Side effects of a corrupted Index are no new alerts can be generated since no data can be written into the system and processed by the Correlation engine.

Example of a blank Search screen as a result of a corrupted index.

VAA-Maintenance-Troubleshooting-Arb-17

How to repair a corrupted Index file and restore operation

To properly repair the Index in the Correlation system, ssh to the system and login as the “admin” user to access the admin CLI menu. From the Main Menu navigate using the arrow keys to select option Fix Corrupt Ndx to fix the corrupted Index.

VAA-Maintenance-Troubleshooting-Arb-18

When running the “fix” Index operation there will be a WARNING prompt before proceeding.

VAA-Maintenance-Troubleshooting-Arb-19

Select <YES> and Press <ENTER> to execute the operation. Press <ENTER> when prompted upon completion to return to the menu.

Use the Search interface in the GUI to validate that new logs are being written into the new Index “hot” bucket. The green graph at the top of the Search interface is an indicator of log events being written into the Index in that time frame.

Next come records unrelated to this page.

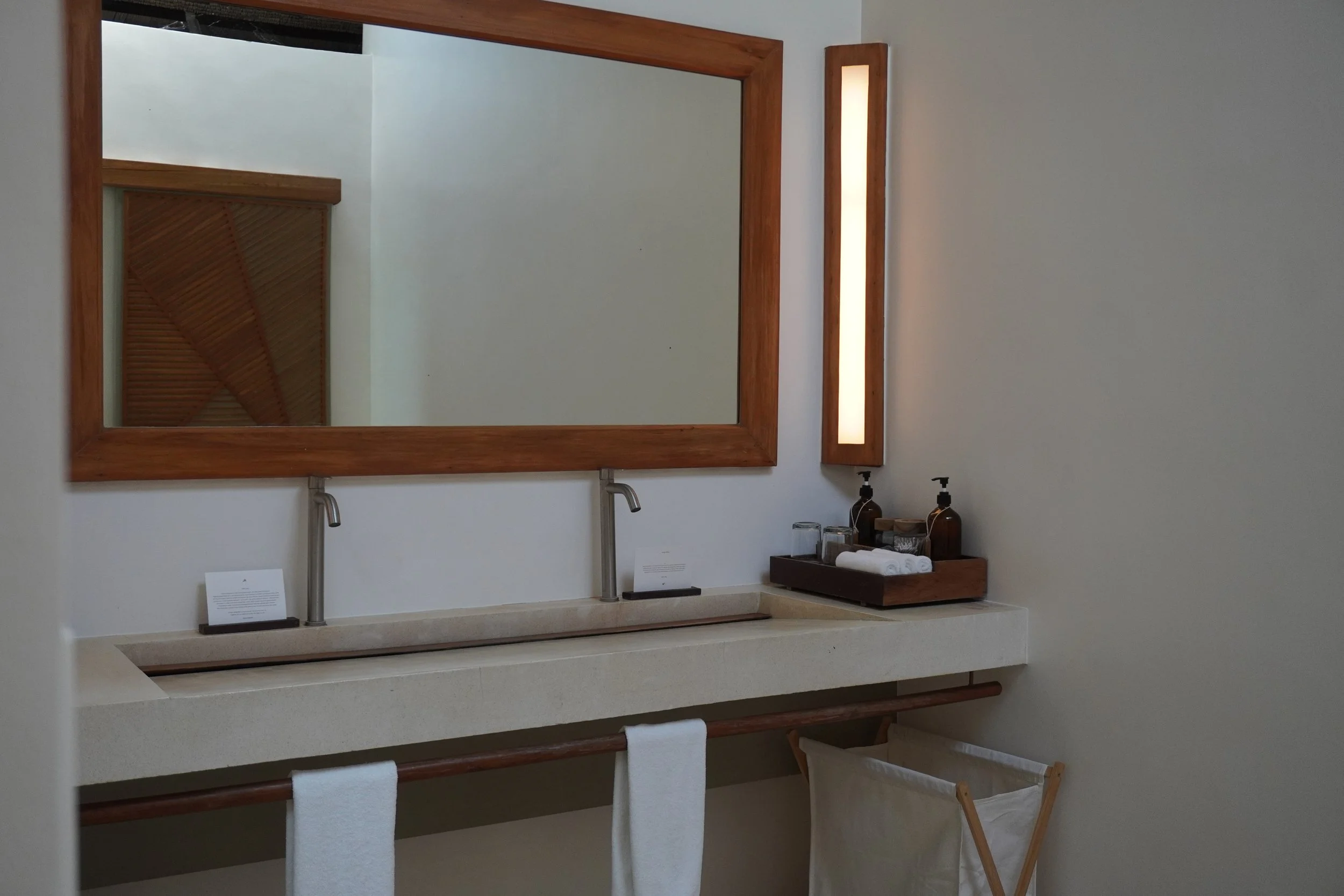 Minimalist bathroom with a double vanity, natural finishes, and premium amenities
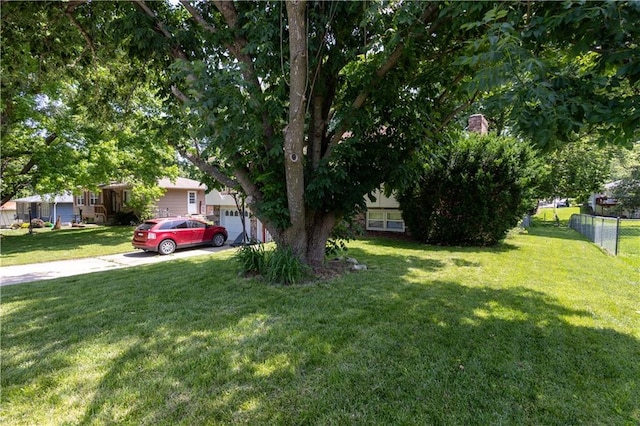 2905 Ajax Rd, Saint Joseph, MO 64503 - view of yard featuring concrete driveway and a garage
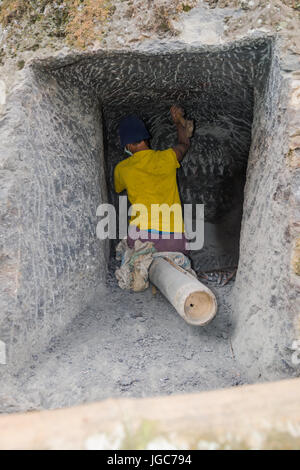 L'uomo carving rock per un tradizionale luogo di sepoltura nella Tana Toraja, Sulawesi Indonesia Foto Stock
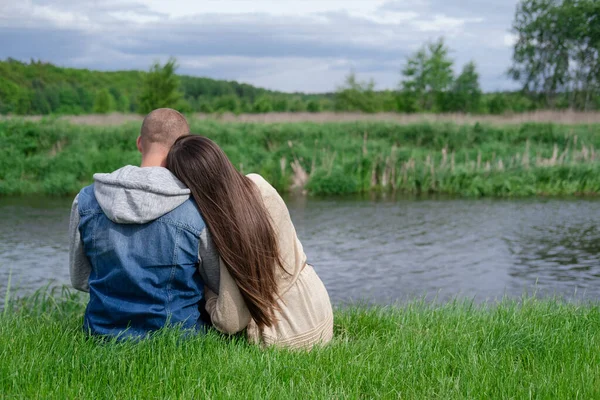 Su nehrinin kenarında yeşil çimlerin üzerinde oturan tatlı bir çift. Çekici esmer kadın ve kel adam dışarıda. Gerçek aşk, mutlu aile, romantizm, başarılı evlilik.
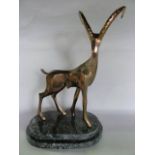 A bronze sculpture by John Mulvey - Alpine Ibex, raised on a stepped flecked marble base, stamped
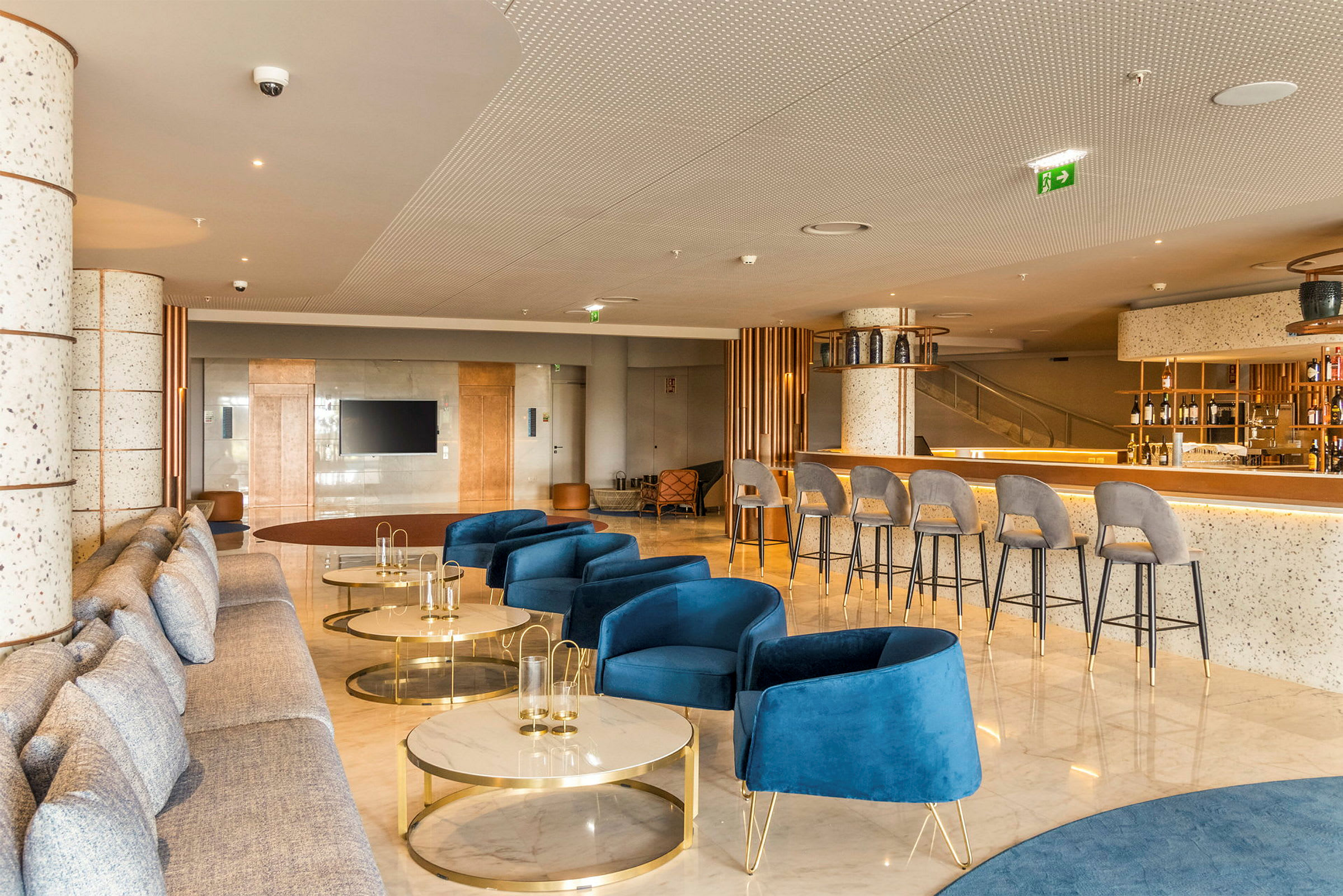 Moderne hotellrom med blå stoler, sofaer og et barområde. (AI-generert tekst)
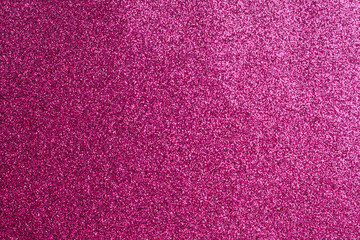 A pink background with a lot of small dots
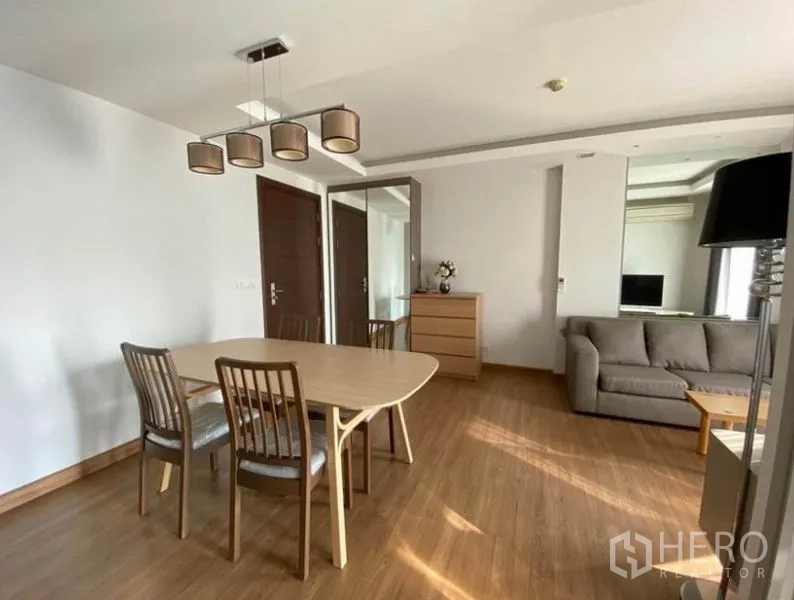 คอนโด ให้เช่าในHuai Khwang, Bangkok - โต๊ะทานอาหารข้างโซฟา ในห้องนั่งเล่นคอนโดสว่างพื้นไม้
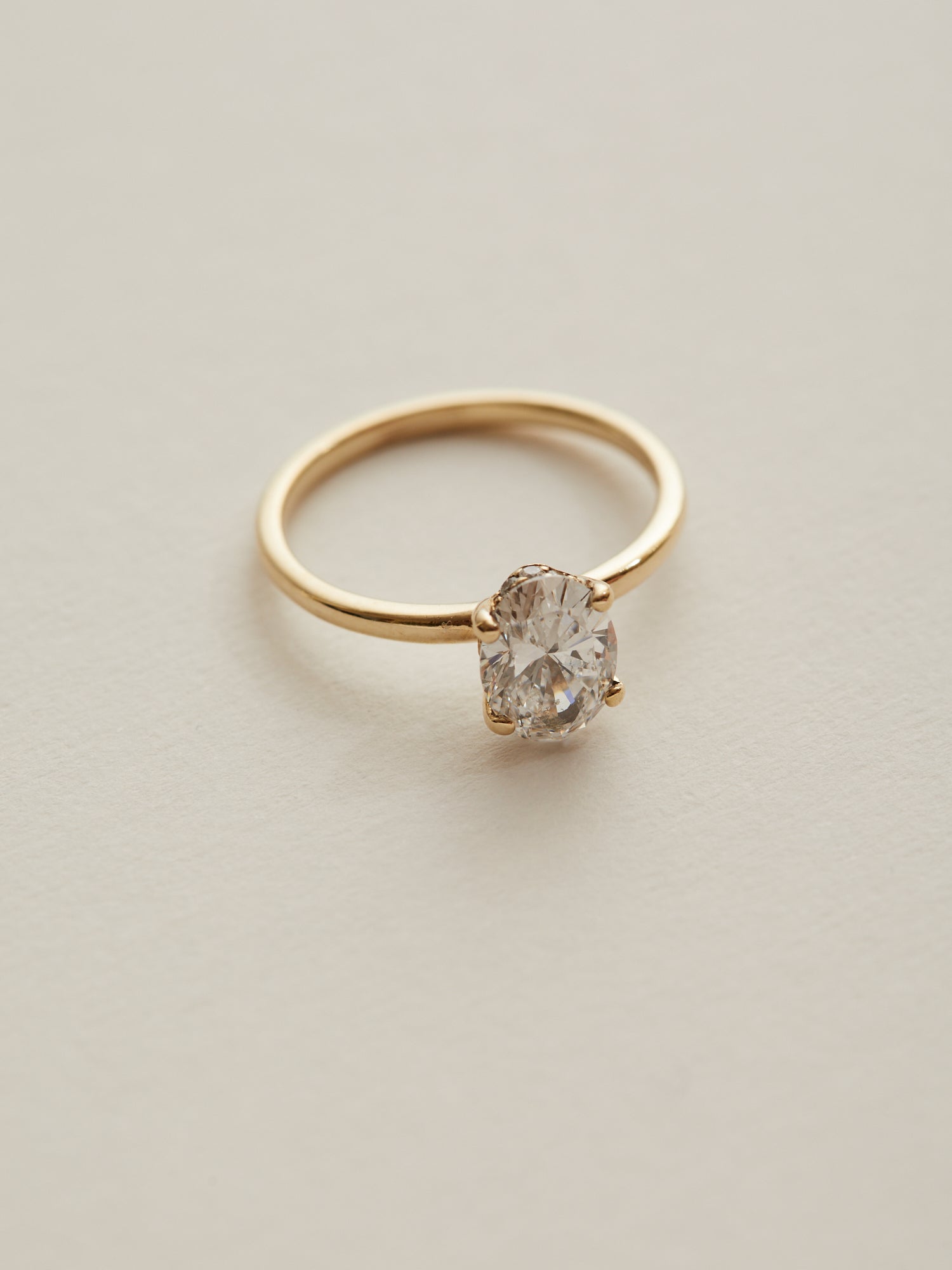 0.90ct Oval diamond solitaire with 0.005ct hidden halo.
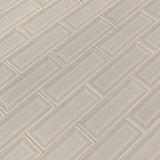 Portico pearl beveled 12X12 glossy ceramic mesh mounted mosaic tile SMOT-PT-PORPEA-2X6B product shot multiple tiles angle view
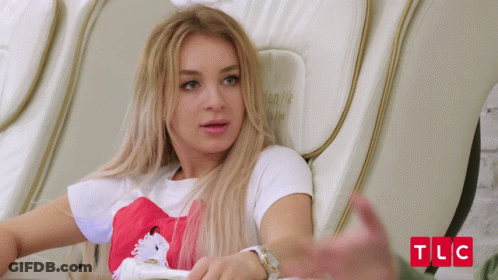 Woman Sits In Chair With TLC Written In Red GIF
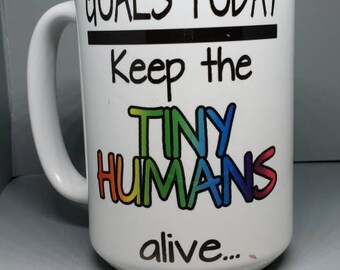 Goals today, keep the tiny humans alive, rainbow, coffee mug.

VAA-Maintenance-Troubleshooting-Arb-20

Threat Scores

info = 0
minor = 11
major = 31
critical = 60

To disable policies in Bulk

psql sca -c 'update "CORRELATION_RULEBASE" set "STATUS" = 0 WHERE "THREAT_SCORE" =11;'

disables all Minor alarms

psql sca -c 'update "CORRELATION_RULEBASE" set "STATUS" = 0 WHERE "THREAT_SCORE" =0;'

disables all Informational alarms

Truncate System Logs

If you run

/root/bin/dbTablesizes.v2.sh

and the SYSTEM_LOG is over 10GB in size you will need to truncate the log:

  1. Log in as root

  2. Then from the command line

    psql sca -c 'truncate "SYSTEM_LOG"'
    

    This will then truncate the log.